La promesa de una nueva humanidad

Van llegando poco a poco. Cada uno/a desde sus casas, sus compromisos, de sus vivencias cotidianas. Nunca se empieza con puntualidad. Quien llega va saludando a todos/as. Y, a veces, aunque se haya empezado, se comienza de nuevo. Porque cada persona que se recibe es importante y da calor y color a la celebración.
Mientras llegan se han ido comentando las noticias de la semana: el último salto de la valla, la redada reciente, ese hombre que no sabe dónde va a dormir esta noche, la manifestación contra el terrorismo y la guerra del domingo pasado… Y cuando, al fin, empieza la celebración se continúan compartiendo estas informaciones y otras, que comunican otros amigos y amigas, junto a nuevas convocatorias.
Predominan los símbolos esparcidos sobre la mesa, velas, flores, fotos… junto a las canciones que denuncian, motivan y nos hacen vibrar, movernos. Y las buenas vibraciones al sentirnos unidos, se reflejan en el contacto corporal con las manos, las miradas, los abrazos. Porque el cuerpo también es sagrado y necesita expresarse, entrar en relación.
Se leen textos del Corán, de la Biblia. Y también escritos de poetas, testigos, profetisas. Y se va tomando la palabra. Una palabra plena de vida, de dolor, de indignación, de sentimiento, de lucha y esperanza. Palabras que conmueven, que convocan al silencio, a la contemplación, que desafían, provocan, motivan.
Palabras dolientes, agradecidas, sinceras, de personas que han tenido que abandonar sus hogares, sus países de origen, que han tenido que sufrir innumerables violencias y marginación, hasta que han encontrado un grupo de amigas y amigos que les han ayudado a encontrar una habitación, a buscar un trabajo, a regularizar sus papeles, a coger un autobús que les conduzca hacia otro país de destino.

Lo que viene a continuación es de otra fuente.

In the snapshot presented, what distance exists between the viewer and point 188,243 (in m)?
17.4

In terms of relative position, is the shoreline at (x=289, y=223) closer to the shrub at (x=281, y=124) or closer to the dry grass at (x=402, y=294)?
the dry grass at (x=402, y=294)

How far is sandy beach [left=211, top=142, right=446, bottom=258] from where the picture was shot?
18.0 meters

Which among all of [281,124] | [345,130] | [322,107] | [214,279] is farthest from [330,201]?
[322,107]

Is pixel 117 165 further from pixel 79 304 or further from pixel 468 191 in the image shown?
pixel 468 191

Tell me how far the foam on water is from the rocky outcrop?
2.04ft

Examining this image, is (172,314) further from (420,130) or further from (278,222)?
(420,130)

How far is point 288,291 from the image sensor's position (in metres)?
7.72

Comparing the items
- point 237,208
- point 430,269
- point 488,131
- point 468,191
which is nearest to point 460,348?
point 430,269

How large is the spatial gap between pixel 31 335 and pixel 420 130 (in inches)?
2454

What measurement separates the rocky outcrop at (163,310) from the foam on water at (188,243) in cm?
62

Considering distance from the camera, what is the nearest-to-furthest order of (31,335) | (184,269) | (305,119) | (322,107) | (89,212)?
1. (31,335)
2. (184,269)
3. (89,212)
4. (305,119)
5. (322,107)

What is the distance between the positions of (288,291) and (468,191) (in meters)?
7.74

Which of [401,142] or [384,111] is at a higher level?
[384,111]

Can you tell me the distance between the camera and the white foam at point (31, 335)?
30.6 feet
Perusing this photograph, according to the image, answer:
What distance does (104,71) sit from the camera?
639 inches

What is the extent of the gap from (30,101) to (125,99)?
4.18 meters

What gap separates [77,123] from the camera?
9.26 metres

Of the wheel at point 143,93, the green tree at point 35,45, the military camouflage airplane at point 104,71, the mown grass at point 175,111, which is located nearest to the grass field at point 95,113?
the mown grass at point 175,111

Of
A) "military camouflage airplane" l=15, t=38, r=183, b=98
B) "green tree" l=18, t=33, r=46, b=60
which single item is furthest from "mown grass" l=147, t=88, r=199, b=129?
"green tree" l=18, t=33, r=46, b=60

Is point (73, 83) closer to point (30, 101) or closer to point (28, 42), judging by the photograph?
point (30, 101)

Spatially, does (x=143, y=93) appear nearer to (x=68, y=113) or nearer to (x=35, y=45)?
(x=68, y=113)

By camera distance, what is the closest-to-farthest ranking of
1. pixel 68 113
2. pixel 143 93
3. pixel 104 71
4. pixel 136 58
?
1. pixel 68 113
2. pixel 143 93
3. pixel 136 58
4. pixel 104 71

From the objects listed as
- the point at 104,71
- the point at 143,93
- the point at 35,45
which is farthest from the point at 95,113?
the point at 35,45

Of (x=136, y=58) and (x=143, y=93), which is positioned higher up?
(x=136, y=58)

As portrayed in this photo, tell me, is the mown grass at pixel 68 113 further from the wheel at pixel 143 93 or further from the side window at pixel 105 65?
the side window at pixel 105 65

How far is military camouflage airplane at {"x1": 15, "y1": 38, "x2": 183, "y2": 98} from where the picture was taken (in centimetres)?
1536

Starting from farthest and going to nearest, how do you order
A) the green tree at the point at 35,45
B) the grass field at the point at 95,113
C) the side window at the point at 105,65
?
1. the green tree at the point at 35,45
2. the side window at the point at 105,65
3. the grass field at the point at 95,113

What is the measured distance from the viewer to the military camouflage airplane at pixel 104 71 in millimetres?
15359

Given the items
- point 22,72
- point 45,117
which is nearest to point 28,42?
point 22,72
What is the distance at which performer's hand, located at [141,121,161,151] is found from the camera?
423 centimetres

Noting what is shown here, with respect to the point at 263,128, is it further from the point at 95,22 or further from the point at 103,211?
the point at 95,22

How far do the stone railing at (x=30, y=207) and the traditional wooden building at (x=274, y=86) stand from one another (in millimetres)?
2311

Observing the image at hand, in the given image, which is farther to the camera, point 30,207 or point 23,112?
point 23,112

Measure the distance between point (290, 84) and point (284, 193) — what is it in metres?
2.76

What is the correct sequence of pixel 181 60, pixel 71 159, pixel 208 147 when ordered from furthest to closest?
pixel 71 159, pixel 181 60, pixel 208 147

En cada celebración se hace presente el dolor, la rabia, la impotencia ante tanto sufrimiento y exclusión. Las cruces de la vida, impuestas, inhumanas, criminales. Pero también brotan las ilusiones, las pequeñas victorias, los papeles concedidos, el trabajo conseguido, la amistad que crece y aflora aún el invierno reinante, la acción de gracias por haber encontrado un grupo de gente que te ayuda desinteresadamente, sin pedir nada a cambio, simplemente por sentirnos hermanos y hermanas. El Reino de Dios, ese otro mundo posible y fraterno, que se hace presente en esta pequeña comunidad variopinta, multicultural e itinerante que se reúne los martes en la calle Mallorca,4 de Madrid, donde viven nuestras queridas amigas, Carre, Mayte y Pepa, mujeres rebosantes de ternura y solidaridad, luchadoras incansables para borrar las fronteras, diciendo con sus vidas que nadie es ilegal, que todos somos hermanos/as.
El color, el calor, la preocupación de unas hacia otros, la sonrisa, el trabajo, la lucha, la ilusión de quienes pasan por allí, hacen que cada celebración sea una fiesta de la vida, esa existencia diaria rebosante de incertidumbres, pero también de solidaridad, alegrías y ternura.

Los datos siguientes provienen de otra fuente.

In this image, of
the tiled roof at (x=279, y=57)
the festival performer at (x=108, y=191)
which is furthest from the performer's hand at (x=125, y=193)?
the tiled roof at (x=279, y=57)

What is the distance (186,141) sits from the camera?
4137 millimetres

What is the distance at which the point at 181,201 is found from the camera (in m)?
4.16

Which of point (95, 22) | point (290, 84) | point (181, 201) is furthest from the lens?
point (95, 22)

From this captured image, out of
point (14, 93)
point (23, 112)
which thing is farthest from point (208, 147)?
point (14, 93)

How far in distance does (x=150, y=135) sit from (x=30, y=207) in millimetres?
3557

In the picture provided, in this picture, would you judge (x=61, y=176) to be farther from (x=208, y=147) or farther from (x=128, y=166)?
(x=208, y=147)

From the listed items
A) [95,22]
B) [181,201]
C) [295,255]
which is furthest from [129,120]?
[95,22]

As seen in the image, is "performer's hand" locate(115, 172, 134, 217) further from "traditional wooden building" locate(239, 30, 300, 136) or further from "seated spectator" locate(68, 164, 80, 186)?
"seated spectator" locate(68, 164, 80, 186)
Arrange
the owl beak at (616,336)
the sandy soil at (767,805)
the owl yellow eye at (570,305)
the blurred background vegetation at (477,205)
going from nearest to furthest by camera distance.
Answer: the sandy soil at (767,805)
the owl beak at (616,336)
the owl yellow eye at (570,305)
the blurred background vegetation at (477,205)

En medio de matrimonios, religiosas, emigrantes de distintas nacionalidades (aunque predominan los africanos), religiosos, solteros, y últimamente un preciosos perro, todas y todos comprometidos por un mundo sin diferencias ni exclusiones, más humano, en el que nadie sea ilegal… me siento bendecido por cada uno de ellos y ellas. Y, por lo tanto, por el Dios bueno al que podemos llamar con cualquier nombre: Dios, Alá, Padre y Madre, Bondad, Justicia, Esperanza, Libertad, Misericordia…
Al final se comparte lo que cada uno ha llevado para la cena. Es el ágape de una comunidad comprometida, fraterna, abierta, fronteriza. Es algo así como mi eucaristía semanal. Donde la muerte y el sufrimiento se concretizan y la resurrección se hace también presente, iluminando el presente y el futuro. Y la vida sigue su curso al bajar las escaleras, con una sonrisa en los labios y el gozo de haber podido celebrar la promesa de una nueva humanidad.